Ralf Spilker, Rainer Oswald, Silke Sous, Matthias Zöller
Bibliographic info:
9th International BUILDAIR Symposium, 8-9 May 2015 Kassel, Germany

Purpose of the work

Wooden flat roofs are being increasingly constructed without the tried and tested sub- ventilation layer of the sealing sheet. However, some regulations refer to the high risk of damage to such structures if the sealing on top of the insulation is largely vapor proof. This research was to analyze whether more recent recommendations, as for example installing a variable vapor retarder, lead to a significant reduction in the risk of damage.

Method of approach

The study is mainly based on a survey of experts for building damage, as well as experts in the fields of roofing and wood construction.
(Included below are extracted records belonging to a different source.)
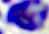

A white blood cell is seen. Captured at 400x magnification. Micrograph.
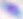

Summary:
  - Magnification: 400x
  - Modality: photomicrograph
  - Identification: Toxoplasma gondii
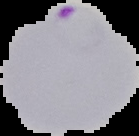

image type = segmented cell region with the area outside set to black
preparation = thin blood smear
result = malaria parasites detected
image size = 139×136 pixels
Classify this cell by malaria status.
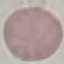
It is uninfected.

Summary:
  - Preparation: thin smear
  - Stain: Giemsa
  - Image type: automatically extracted cell patch, resized to 64 × 64 pixels
  - Capture: smartphone through the microscope eyepiece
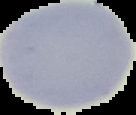
result = no malaria parasites detected
image type = segmented cell region on a black background
preparation = thin blood smear
image size = 136×115 pixels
Classify this cell by malaria status.
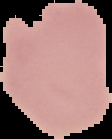

Parasitized.

From a thin blood film. Image is 112×139 pixels. Cell region segmented out of the field of view; the surrounding area is masked to black.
Report the malaria status of this cell.
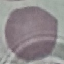

Uninfected.

Summary:
  - Preparation: thin smear
  - Stain: Giemsa
  - Image type: cell patch, automatically extracted from a larger field of view and resized to 64 × 64 pixels
  - Capture: smartphone through the microscope eyepiece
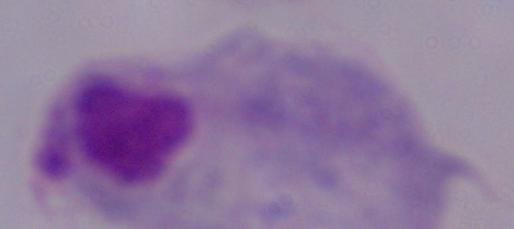
Summary:
  - Magnification: 1000x
  - Identification: trichomonad
  - Modality: micrograph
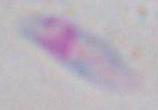 1000x magnification. Toxoplasma gondii is shown. Micrograph.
Report the malaria status of this cell.
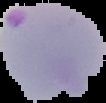
Parasitized.

The area outside the segmented cell region is set to black. From a thin blood film. Image is 106×103 pixels.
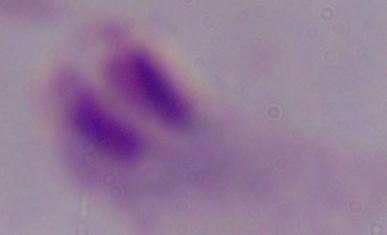 Photomicrograph. A trichomonad is seen. 1000x magnification.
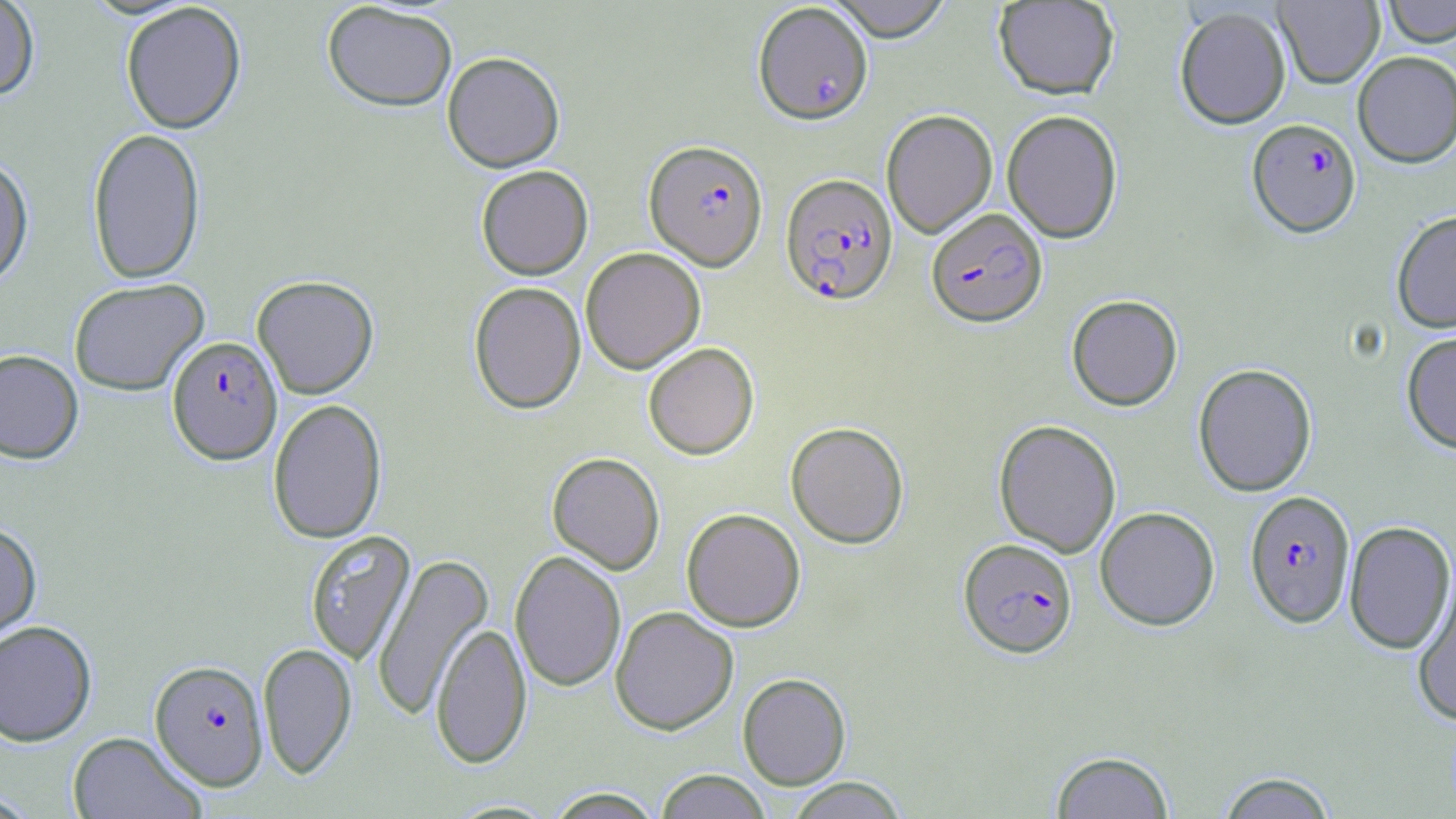
Summary:
  - Coordinate format: approximate bounding boxes as [x1, y1, x2, y2] in pixels
  - Uninfected red blood cell locations: [0, 0, 40, 101], [825, 0, 954, 41], [1274, 0, 1384, 88], [1382, 0, 1456, 47], [993, 1, 1119, 99], [321, 2, 457, 112], [120, 3, 247, 134], [1174, 6, 1291, 129], [442, 51, 565, 171], [1353, 51, 1456, 168], [881, 109, 998, 238], [1002, 109, 1123, 243], [87, 127, 206, 285], [0, 154, 34, 287], [476, 164, 593, 279], [1392, 210, 1456, 333], [580, 247, 706, 374], [252, 275, 379, 399], [69, 277, 209, 395], [468, 281, 586, 414], [1066, 294, 1183, 411], [1401, 331, 1456, 454], [643, 342, 759, 459], [0, 349, 83, 463], [1193, 363, 1317, 497], [268, 398, 388, 543], [993, 419, 1121, 557], [785, 421, 909, 548], [547, 452, 665, 574], [1095, 507, 1220, 631], [681, 508, 805, 632], [1343, 521, 1455, 655], [0, 522, 42, 642], [305, 530, 416, 666], [510, 550, 626, 692], [372, 552, 494, 721], [1412, 567, 1456, 726], [610, 606, 738, 734], [0, 620, 97, 746], [431, 622, 532, 769], [257, 642, 356, 778], [738, 673, 851, 789], [68, 731, 205, 819], [1050, 750, 1175, 818], [653, 769, 772, 818], [1216, 771, 1339, 818], [784, 777, 910, 818], [545, 788, 663, 818]
  - Plasmodium falciparum-infected red blood cell locations: [752, 3, 873, 124], [1247, 118, 1361, 238], [644, 139, 767, 271], [780, 173, 897, 305], [926, 208, 1047, 327], [168, 335, 282, 464], [1244, 490, 1356, 628], [958, 538, 1078, 658], [150, 659, 269, 790]
  - Slide-level diagnosis: Plasmodium falciparum
  - Magnification: 1000x
  - Stain: May-Grünwald-Giemsa
  - Field of view: single
  - Modality: optical microscopy
  - Preparation: thin blood film
  - Image size: 1456×819 pixels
Content of the presentation

The presentation shows the most important aspects and results of the study “Reliability of wooden roof structures without sub-ventilation of the sealing sheet”. The research work was sponsored by the Federal Office for Building and Regional Planning in Bonn and was finished in March 2014.

Results and assessment

The 1,657 experts interviewed named 337 cases of damage to flat roofs. In about one third of these wooden roofs, a moisture-variable vapor retarder had been installed. In 28 cases, extensive information on damage progression, assessment, and recommendations for repairs and their implementation was also given. In only four of these 28 cases would the risk have been reduced by installing moisture-variable vapor retarders.

In the German-speaking neighboring countries Austria and Switzerland, there are specific recommendations and principles for the planning of wooden flat roofs without sub-ventilation of the sealing sheet. However, these also strongly limit their scope of application and explicitly warn against the risk of moisture in unventilated flat-roof structures.
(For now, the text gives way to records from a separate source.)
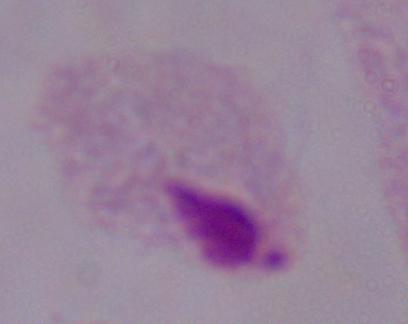
modality = photomicrograph
identification = trichomonad
magnification = 1000x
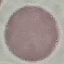

Summary:
  - Result: no malaria parasites detected
  - Image type: cell patch, automatically extracted from a larger field of view and resized to 64 × 64 pixels
  - Stain: Giemsa
  - Capture: smartphone camera at the microscope eyepiece
  - Preparation: thin blood film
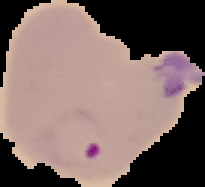

Summary:
  - Image type: cell region segmented out of the field of view; surrounding area masked to black
  - Result: malaria parasites identified
  - Preparation: thin blood film
  - Image size: 205×187 pixels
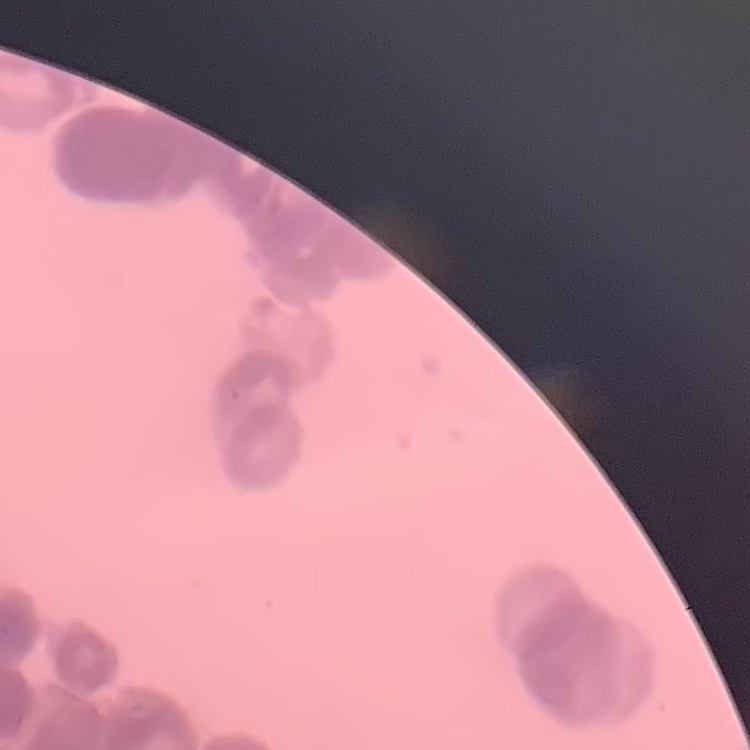

red_blood_cell_morphology: rouleaux formation
stain: Field's or Giemsa
image_type: square crop of a larger photomicrograph
preparation: thin peripheral smear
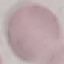

result = no malaria parasites detected
image type = automatically extracted cell patch, resized to 64 × 64 pixels
stain = Giemsa
capture = smartphone through the microscope eyepiece
preparation = thin blood film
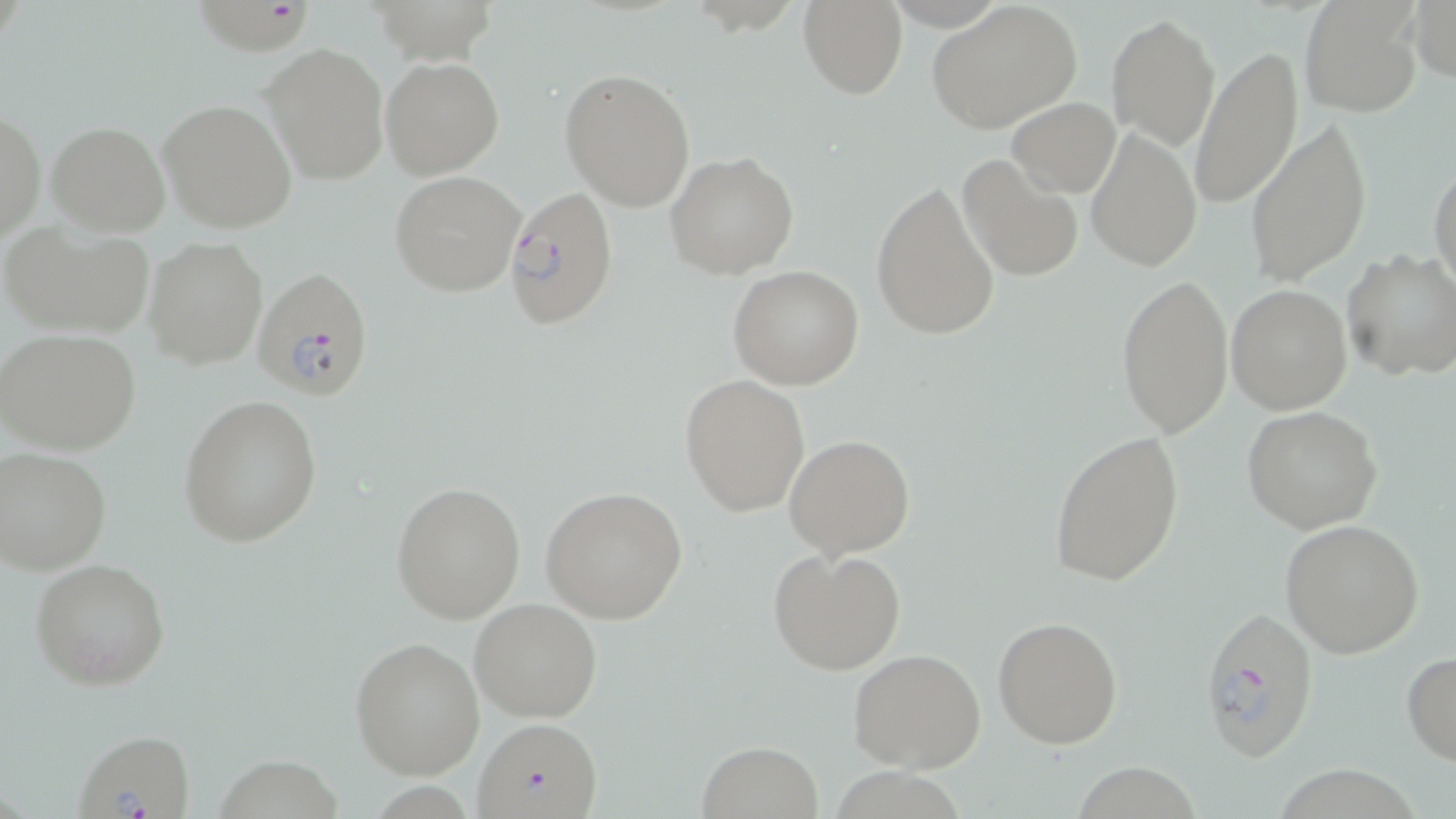 Approximate bounding boxes as (x1,y1)-(x2,y2) corner pairs in pixels. Uninfected red blood cell locations: (1409,0)-(1455,85), (797,1)-(908,98), (925,1)-(1083,134), (1299,3)-(1421,118), (1106,15)-(1221,148), (262,42)-(388,184), (1191,47)-(1303,209), (379,56)-(505,179), (559,68)-(697,212), (1007,97)-(1121,198), (158,98)-(297,233), (0,109)-(45,244), (1244,117)-(1369,288), (46,120)-(170,236), (1086,125)-(1201,273), (665,151)-(799,281), (957,152)-(1084,285), (1430,165)-(1455,296), (390,171)-(525,296), (870,179)-(1001,342), (2,218)-(155,340), (145,237)-(268,369), (1341,249)-(1456,381), (728,266)-(865,390), (1116,275)-(1233,438), (1226,284)-(1351,413), (0,327)-(141,455), (680,375)-(809,516), (179,396)-(323,547), (1242,407)-(1385,536), (1047,431)-(1186,587), (784,433)-(915,558), (1,447)-(115,576), (392,480)-(526,624), (539,486)-(688,625), (1279,518)-(1426,659), (767,545)-(907,675), (29,557)-(171,691), (469,597)-(603,722), (992,616)-(1124,749), (349,636)-(485,780), (848,647)-(987,774), (1401,651)-(1456,765), (695,740)-(823,818), (217,755)-(346,819), (1072,757)-(1211,819), (833,763)-(973,819), (1278,767)-(1424,819), (377,783)-(468,819). Plasmodium falciparum-infected red blood cell locations: (197,0)-(323,59), (502,186)-(619,329), (253,268)-(378,402), (1199,606)-(1320,763), (474,714)-(605,819), (73,729)-(197,819). Slide-level diagnosis: Plasmodium falciparum. Optical microscopy. Image is 1456×819 pixels. One field of a larger specimen. May-Grünwald-Giemsa stain. 1000x magnification. Thin blood film.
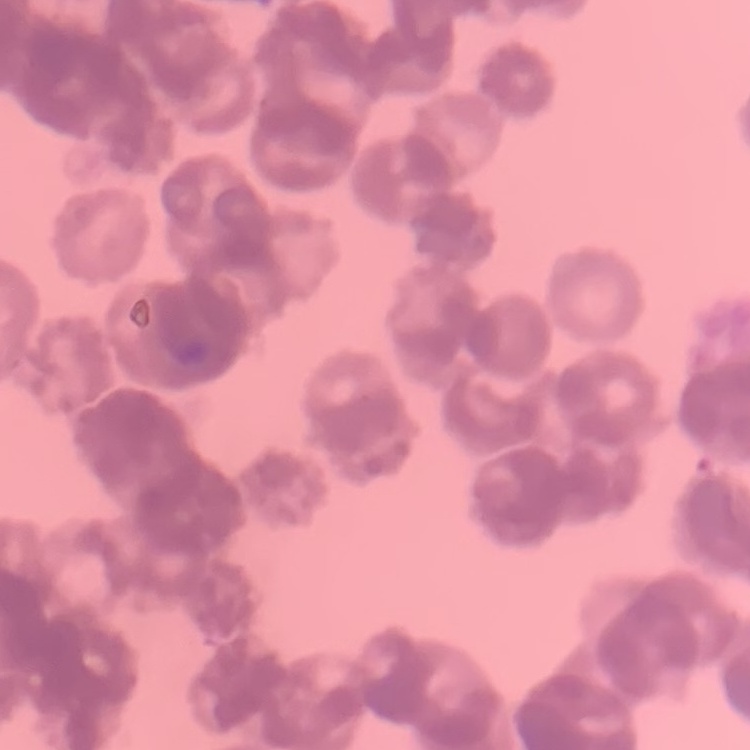

{
  "red_blood_cell_morphology": "rouleaux formation",
  "image_type": "square crop of a larger photomicrograph",
  "stain": "Field's or Giemsa",
  "preparation": "thin peripheral smear"
}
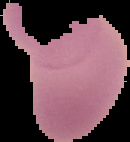

preparation: thin blood film
malaria_status: uninfected
image_size: 130×142 pixels
image_type: segmented cell region on a black background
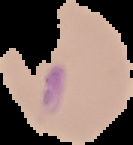
Result: Plasmodium parasites detected. Image is 133×145 pixels. The area outside the segmented cell region is set to black. From a thin blood film.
In Belgium and the Netherlands, the structures analyzed here have only recently been discussed. At the moment, they are reviewing which conditions they can be used under. It can be assumed that only a few roofs of this type have actually been built and if so, they were constructed against all recommendations by the relevant institutions.


Even the use of moisture-variable vapor retarders and the mandatory certification for the structure through transient hygrothermal calculations should not obscure the fact that the moisture in the implemented materials must be controlled. If necessary, construction time must be extended correspondingly until wooden beams and wooden framework/wooden casing have sufficiently re-dried.
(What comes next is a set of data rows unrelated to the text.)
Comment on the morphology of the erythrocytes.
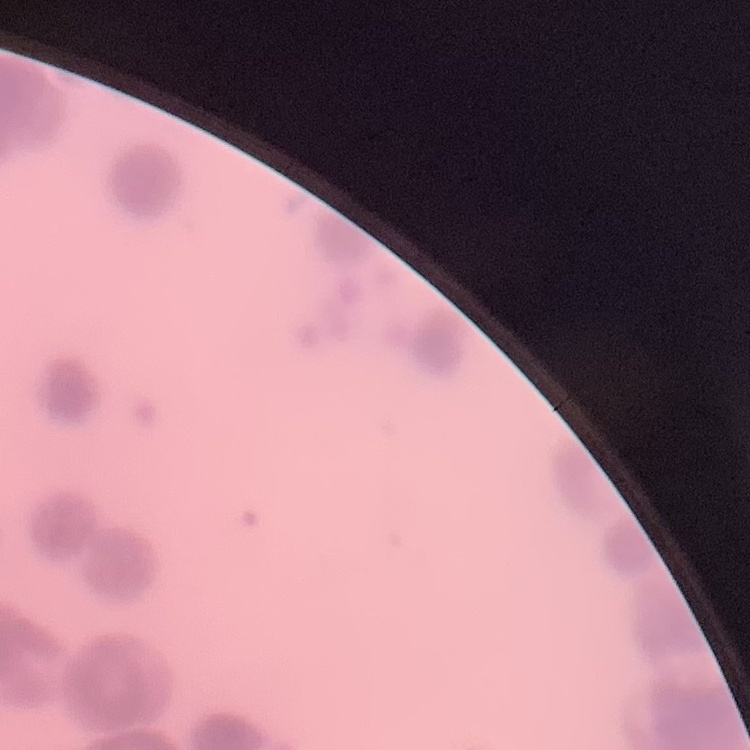

They show rouleaux formation.

Thin blood film. Field's or Giemsa stain. Square crop of a larger photomicrograph.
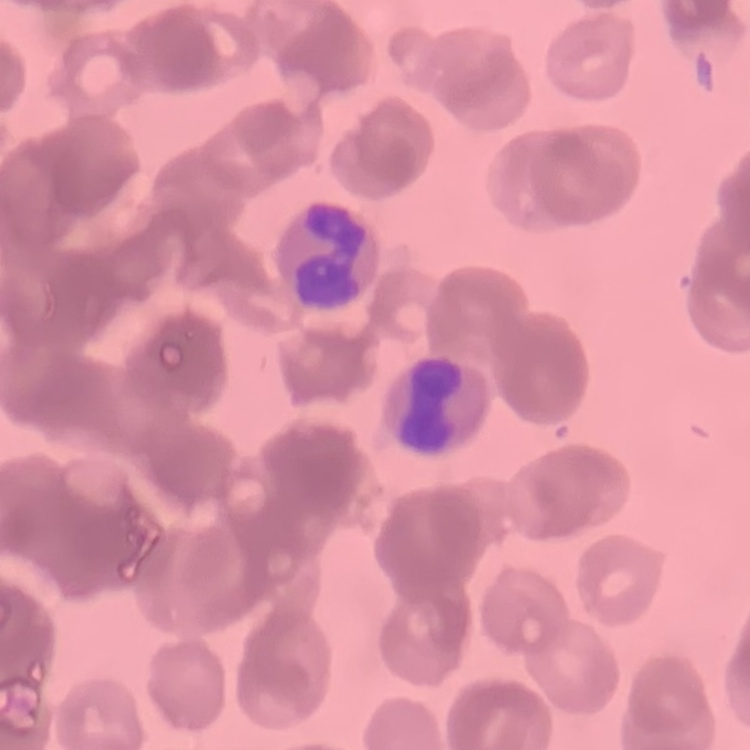

{
  "red_blood_cell_morphology": "rouleaux formation",
  "stain": "Field's or Giemsa",
  "image_type": "square crop of a larger photomicrograph",
  "preparation": "thin peripheral smear"
}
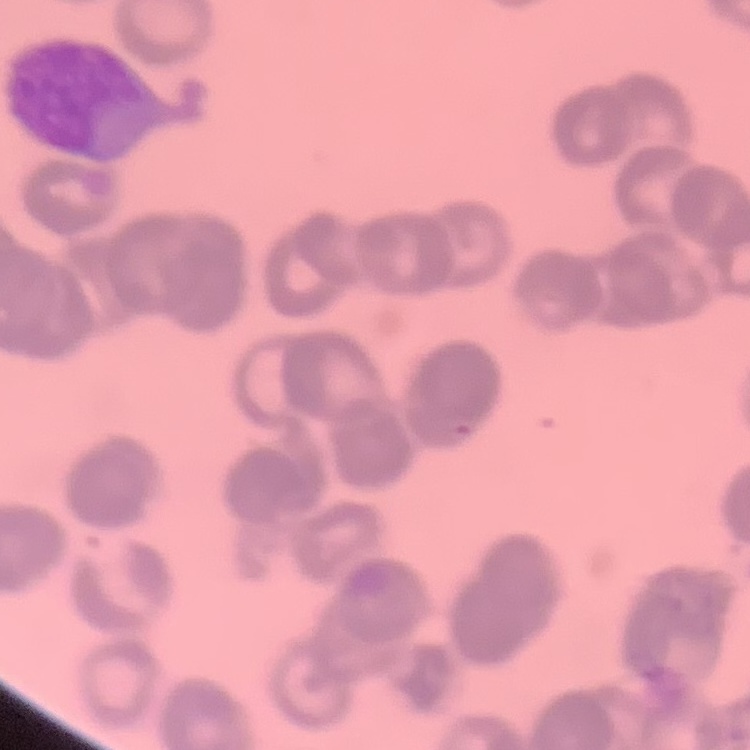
The risk of damage is only slightly reduced by installing moisture-variable vapor barriers, even when considering a number of conditions for the structure to dry out without being damaged. With regard to building physics and under controlled conditions, in particular when pre- fabricating, the roof structure can certainly be implemented without flaws, but in spite of such up-to-date materials, ageing damage to the roof membrane, changes to the roof structure, or changes in use during the lifespan of the building can lead to significant damage to the wooden structure.